The knock on Pats is that on the main mountain, beginners are sharing the hill with everyone else.  In the valley area, they share with the park rats.  And to get from the beginner magic carpet to the valley area, you need to go through the sometimes-clusterf@$&ed base area.  Not particularly easy or beginner friendly.  Not the end of the world though, either...


Sent from my iPhone using Tapatalk


----------



## HD333 (Feb 16, 2014)

Gunstock. They have a small beginners area Penny something or other quad with like 3 ways down the lift even loads slow. It is set apart from the rest of the mountain so now people bombing through. My kids did a  seasonal program there and we were happy with them.  


Sent from my iPhone using Tapatalk


----------



## lerops (Feb 16, 2014)

joshua segal said:


> As an instructor, I also reject the idea that any beginner area that does not have more than just a rope tow, probably isn't up to 21st century standards.  I remember many a class in the rope tow era where I spent half the time just getting people to ride the rope successfully.  The Magic Carpet IMO, is the greatest innovation in ski teaching since short skis!  BTW, most guest these days are mighty upset by what the rope does to theiir gloves!

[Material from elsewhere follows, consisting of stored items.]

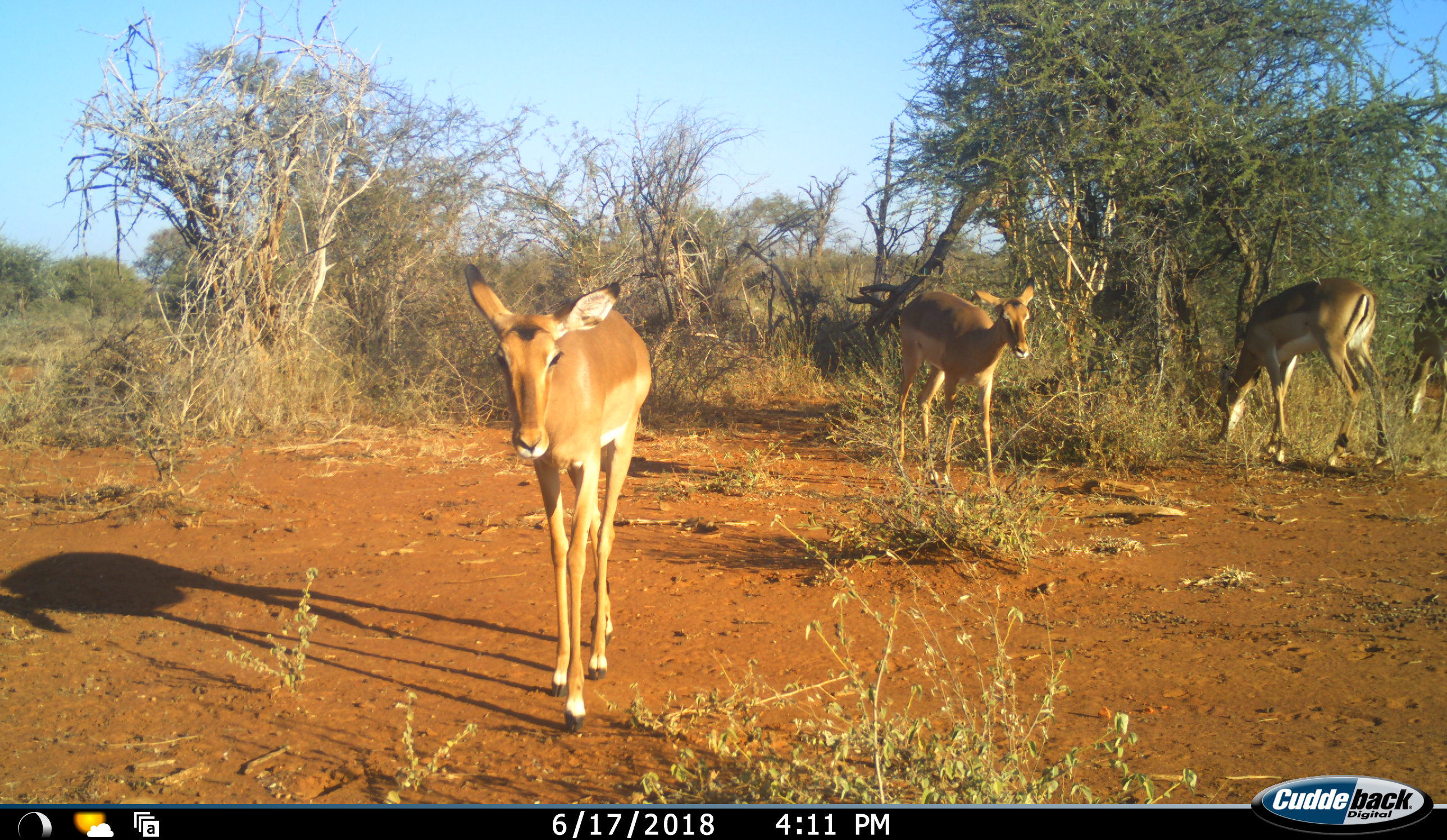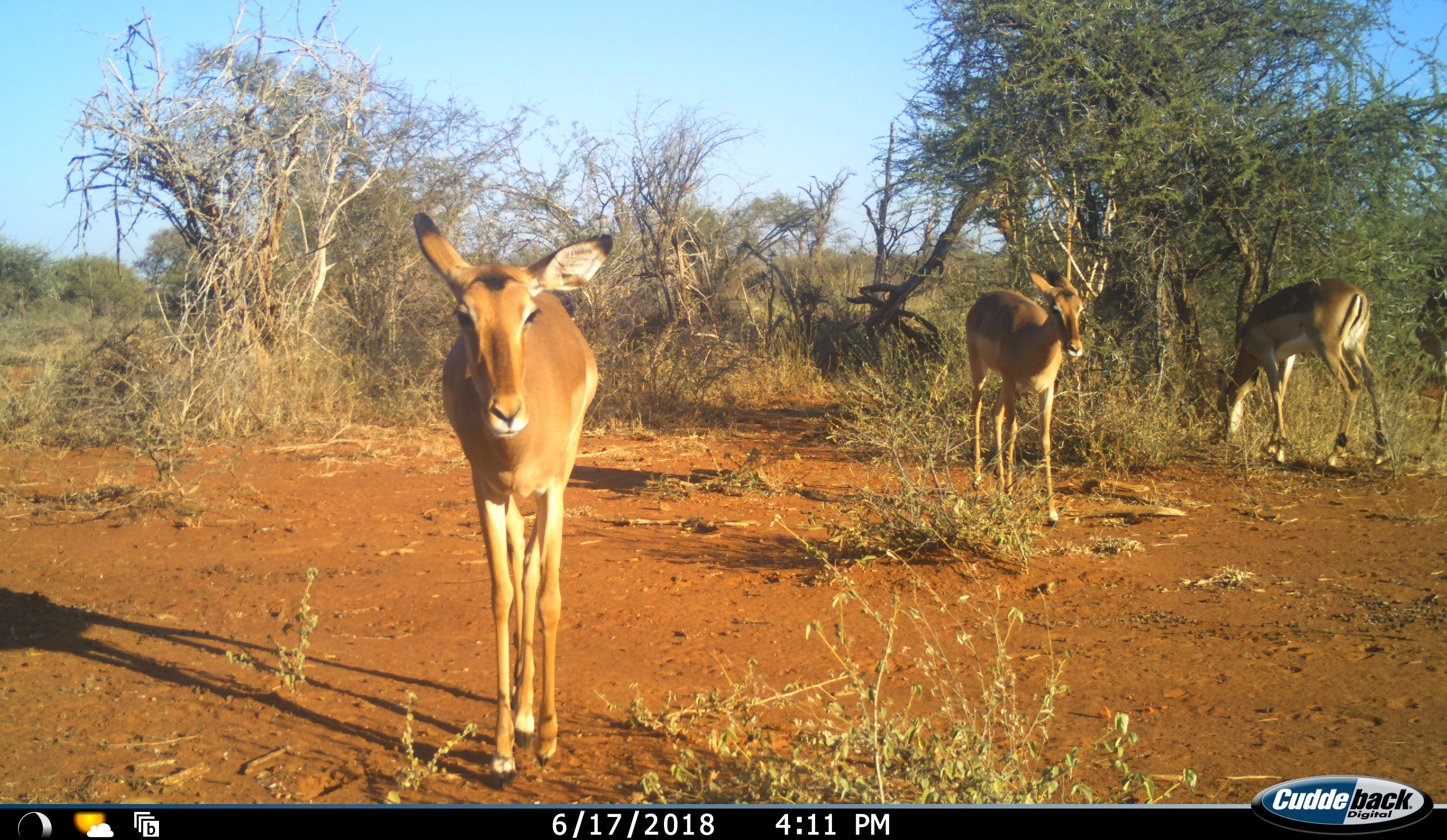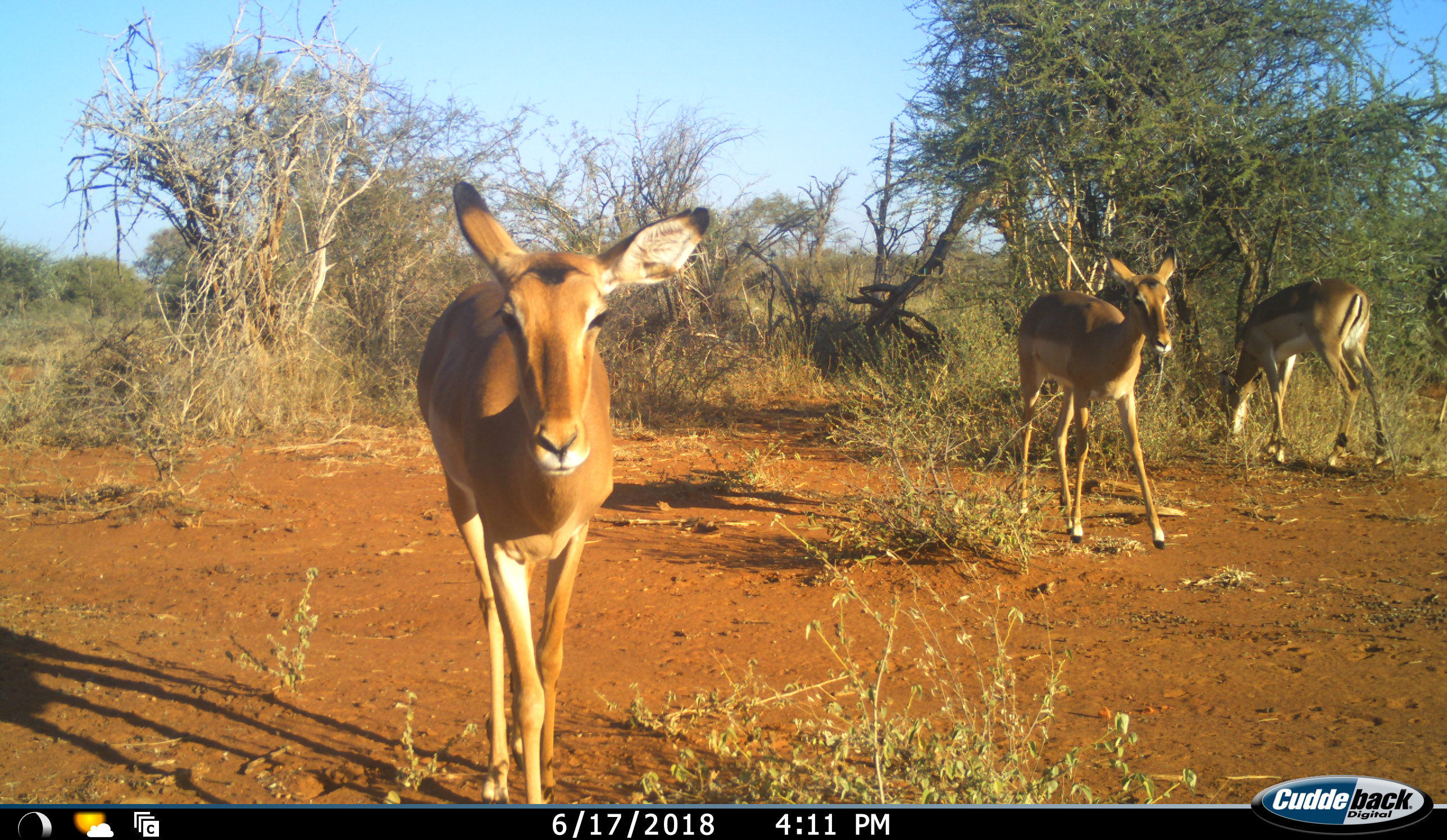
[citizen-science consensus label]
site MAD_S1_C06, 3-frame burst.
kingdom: Animalia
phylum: Chordata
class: Mammalia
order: Artiodactyla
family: Bovidae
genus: Aepyceros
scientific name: Aepyceros melampus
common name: impala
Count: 4.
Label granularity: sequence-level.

Absolutely agreed. My daughter is 4, and she was on a carpet for a few days a few weeks ago. She progressed quite a bit. Today at Plattekill with only a handle tow, her worst day ever. There is more. I will put it in my TR.

Great mountain, just not the right place to bring a small learning child because of the lack of a surface carpet. We will be back when she is comfortable riding the lift and skiing the very nice Plattekill green trails.

How much does a carpet cost, anyways? Not sure if it is expensive or not, but probably one of the better investments for a ski area in terms of returns. I am all for the old school skiers' mountain vibe, and really liked Plattekill; but this one is like sending a telegraph instead of calling somebody.


----------